● PROBLEM STATEMENT
Reproduce every one of the records below word for word, keeping each line in its original order.

● LISTING
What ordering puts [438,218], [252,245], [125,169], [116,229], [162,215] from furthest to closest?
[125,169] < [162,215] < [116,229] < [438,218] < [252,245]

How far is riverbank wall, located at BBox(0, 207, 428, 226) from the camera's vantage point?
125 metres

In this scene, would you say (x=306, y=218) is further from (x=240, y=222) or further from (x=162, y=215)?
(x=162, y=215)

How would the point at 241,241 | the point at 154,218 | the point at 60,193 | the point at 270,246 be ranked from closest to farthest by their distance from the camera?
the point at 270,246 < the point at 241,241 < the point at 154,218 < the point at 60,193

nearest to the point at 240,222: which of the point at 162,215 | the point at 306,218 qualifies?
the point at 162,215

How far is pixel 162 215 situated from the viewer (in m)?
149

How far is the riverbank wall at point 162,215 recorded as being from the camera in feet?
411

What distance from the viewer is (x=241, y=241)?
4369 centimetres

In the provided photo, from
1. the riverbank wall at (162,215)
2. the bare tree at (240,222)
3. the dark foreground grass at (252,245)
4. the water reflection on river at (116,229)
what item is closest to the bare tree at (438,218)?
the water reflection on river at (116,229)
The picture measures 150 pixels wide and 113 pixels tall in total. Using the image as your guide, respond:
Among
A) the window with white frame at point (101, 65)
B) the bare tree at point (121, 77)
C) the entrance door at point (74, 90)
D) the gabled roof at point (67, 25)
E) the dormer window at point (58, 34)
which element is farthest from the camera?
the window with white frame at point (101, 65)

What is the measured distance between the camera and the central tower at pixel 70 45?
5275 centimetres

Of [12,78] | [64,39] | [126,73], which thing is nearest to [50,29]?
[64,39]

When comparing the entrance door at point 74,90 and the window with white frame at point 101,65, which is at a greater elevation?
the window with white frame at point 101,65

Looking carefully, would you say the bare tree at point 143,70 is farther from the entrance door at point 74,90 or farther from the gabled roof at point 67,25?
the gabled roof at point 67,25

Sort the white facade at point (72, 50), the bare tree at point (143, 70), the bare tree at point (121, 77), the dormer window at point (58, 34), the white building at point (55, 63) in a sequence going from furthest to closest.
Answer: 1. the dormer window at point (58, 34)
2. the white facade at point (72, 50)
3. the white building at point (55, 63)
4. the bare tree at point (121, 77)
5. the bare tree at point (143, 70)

● CORRECT ANSWER
What ordering puts [438,218], [252,245], [125,169], [116,229], [162,215] from furthest to closest?
[125,169] < [162,215] < [116,229] < [438,218] < [252,245]

How far is riverbank wall, located at BBox(0, 207, 428, 226) from the camera's vantage point?
125 metres

In this scene, would you say (x=306, y=218) is further from (x=240, y=222) or further from (x=162, y=215)?
(x=162, y=215)

How would the point at 241,241 | the point at 154,218 | the point at 60,193 | the point at 270,246 be ranked from closest to farthest by their distance from the camera?
the point at 270,246 < the point at 241,241 < the point at 154,218 < the point at 60,193

nearest to the point at 240,222: which of the point at 162,215 | the point at 306,218 qualifies?
the point at 162,215

How far is pixel 162 215 situated from the viewer (in m)?
149

How far is the riverbank wall at point 162,215 recorded as being from the camera in feet?
411

What distance from the viewer is (x=241, y=241)?
4369 centimetres

In the provided photo, from
1. the riverbank wall at (162,215)
2. the bare tree at (240,222)
3. the dark foreground grass at (252,245)
4. the water reflection on river at (116,229)
what item is closest to the bare tree at (438,218)?
the water reflection on river at (116,229)
The picture measures 150 pixels wide and 113 pixels tall in total. Using the image as your guide, respond:
Among
A) the window with white frame at point (101, 65)
B) the bare tree at point (121, 77)
C) the entrance door at point (74, 90)
D) the gabled roof at point (67, 25)
E) the dormer window at point (58, 34)
which element is farthest from the camera?
the window with white frame at point (101, 65)

What is the measured distance between the camera and the central tower at pixel 70 45?
5275 centimetres

Of [12,78] | [64,39] | [126,73], which thing is nearest to [50,29]?
[64,39]

When comparing the entrance door at point 74,90 and the window with white frame at point 101,65, which is at a greater elevation?
the window with white frame at point 101,65

Looking carefully, would you say the bare tree at point 143,70 is farther from the entrance door at point 74,90 or farther from the gabled roof at point 67,25?
the gabled roof at point 67,25

Sort the white facade at point (72, 50), the bare tree at point (143, 70), the bare tree at point (121, 77), the dormer window at point (58, 34), the white building at point (55, 63) in a sequence going from furthest to closest.
Answer: 1. the dormer window at point (58, 34)
2. the white facade at point (72, 50)
3. the white building at point (55, 63)
4. the bare tree at point (121, 77)
5. the bare tree at point (143, 70)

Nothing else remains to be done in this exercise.